Tout est dû. Tout est vu. Tout est prévu. Tout est vécu. On a tâté à tout. On ne désire plus. On n'espère plus. On n'attend plus. Plus rien. Ni de personne. Ni de la vie.
Le lierre a tellement étouffé la jeune pousse que la sève ne peut plus monter. Les enfants ne disent même plus merci.
Les cadeaux de Noël ? Il y en a trop ! On s'en servira quelques jours, quelques semaines, puis on les... partagera ? Que non ! L'abondance a fermé le cœur : on les jettera.
D'ici là, le gadget dernier cri aura déjà excité mon appétit.
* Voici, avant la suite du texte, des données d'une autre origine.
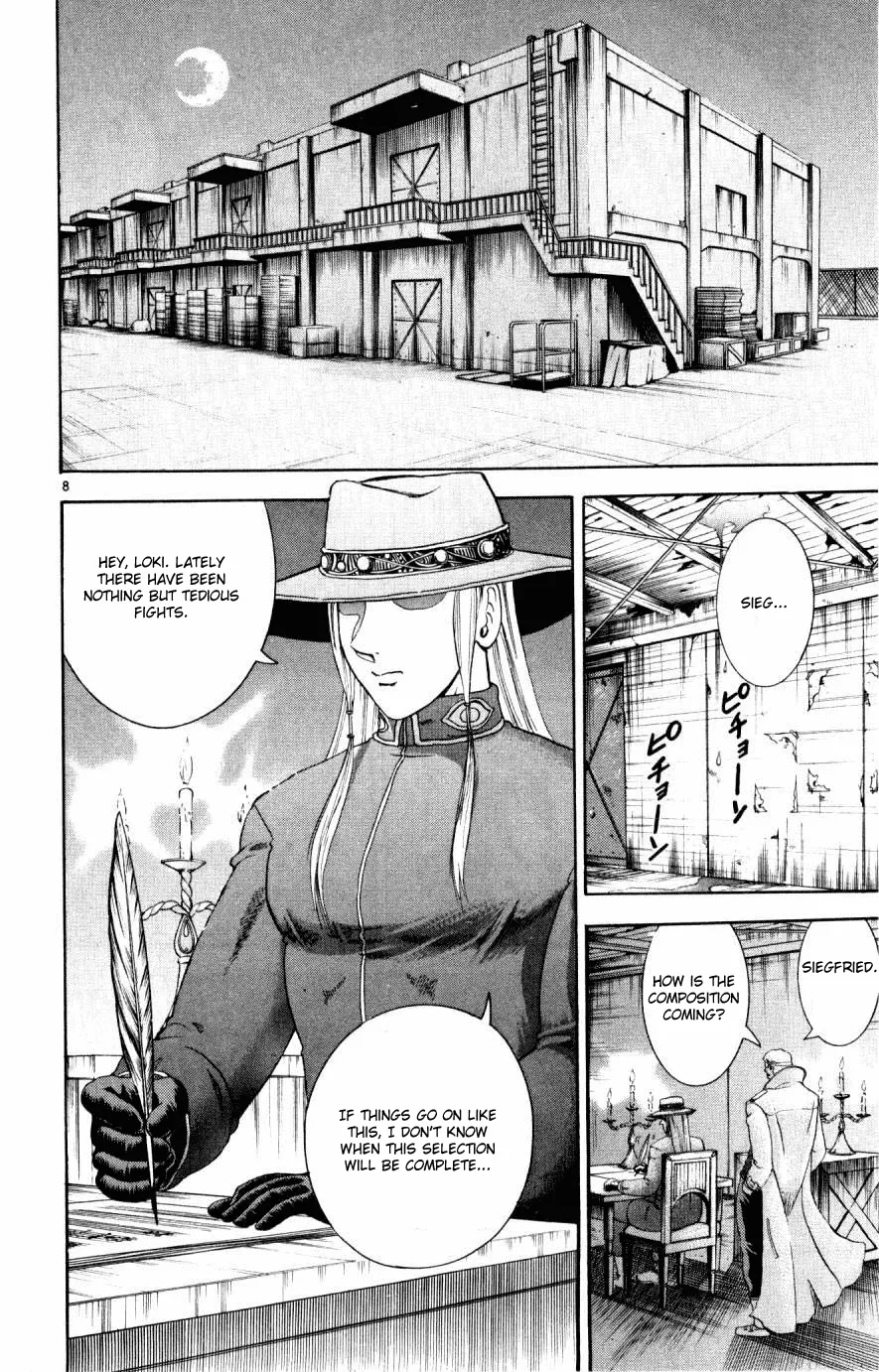Read Historys Strongest Disciple Kenichi en Manga Online
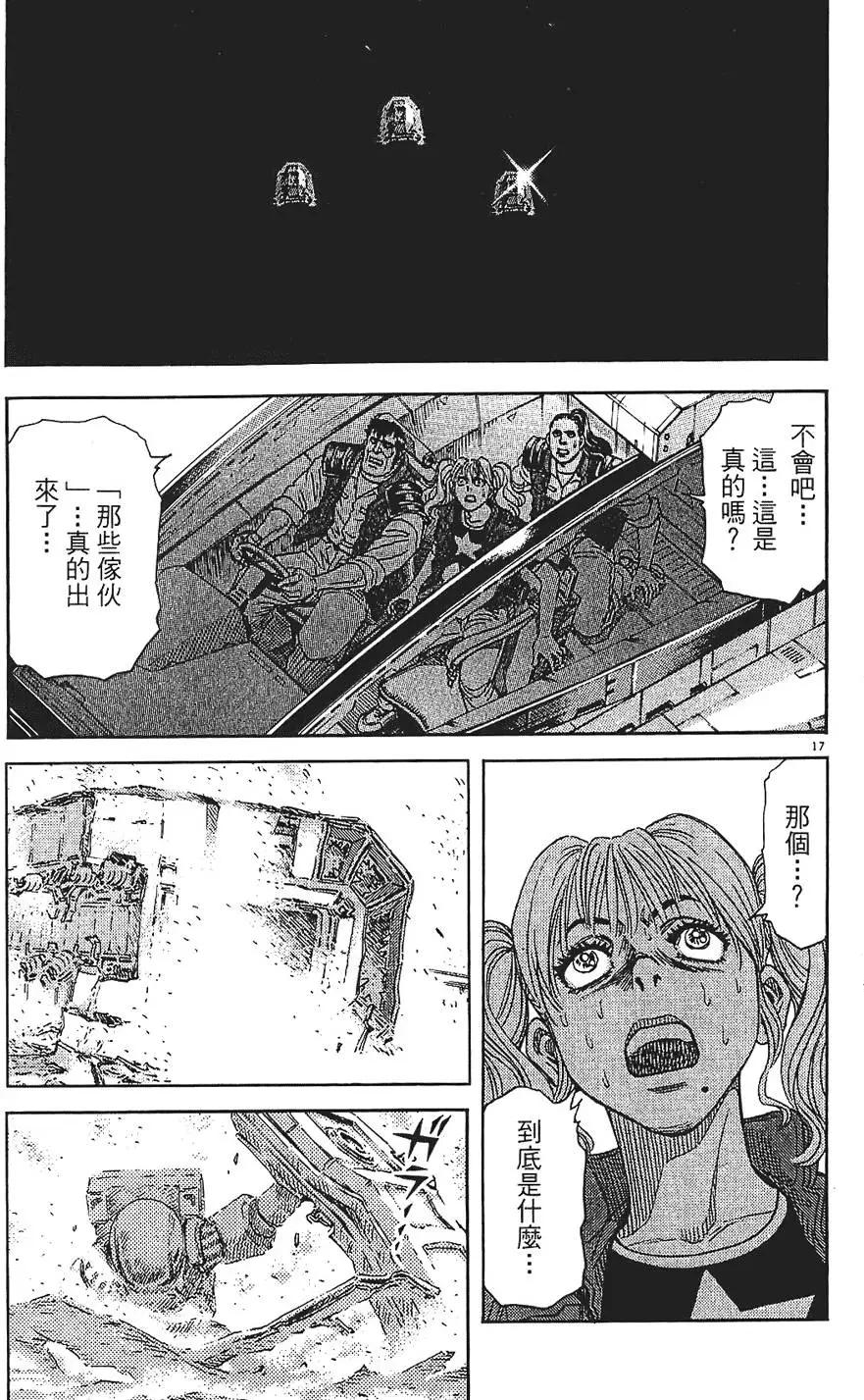 第09卷166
Mon copain, lui, l'a déjà, pourquoi pas moi ? Je dois paraître "in", "branché"... Je le veux, à tout prix ! Et tout de suite, sans "s'il vous plaît" ! J'y ai droit. La pub l'a dit, hier soir, à la télé. Je ferai la tête à mes vieux jusqu'à ce que je l'obtienne. Et s'ils ne cèdent pas, je me débrouillerai : je ferai un casse avec les copains. Je l'aurai coûte que coûte ! Sinon, je me taille !
Tyrannie des marques ! Humiliation des enfants qui ne peuvent se les payer !
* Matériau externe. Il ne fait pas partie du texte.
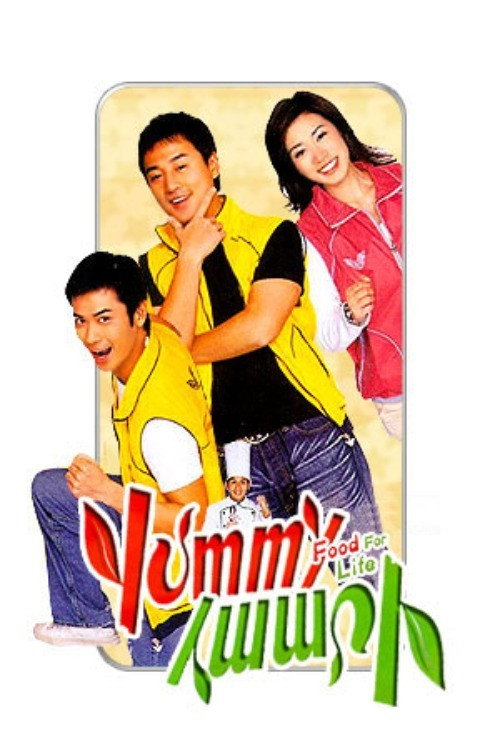 Yummy Yummy poster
L'avoir rend tout dérisoire, car il devient synonyme de pouvoir. La richesse engendre le stress. La possession enclenche l'ambition. Rimes terribles ! Cercle vicieux s'il en est !
Et nous voilà toujours tristes, parce qu'on n'a jamais tout ! Et nous voilà enchaînés aux choses ! À force d'aimer les choses et de se servir des personnes, au lieu de se servir des choses et d'aimer les personnes : mortelle inversion ! Et les personnes elles-mêmes deviennent des choses. Des choses à user, à utiliser, à consommer : petits gadgets frémissants livrés à mon plaisir.
Je suis déchiré par ces enfants à qui on arrache leur enfance, ces adolescents frustrés de leur adolescence. En cédant à tous leurs caprices, on en fait des petits vieux aux yeux éteints, au regard blasé, au sourire surfait.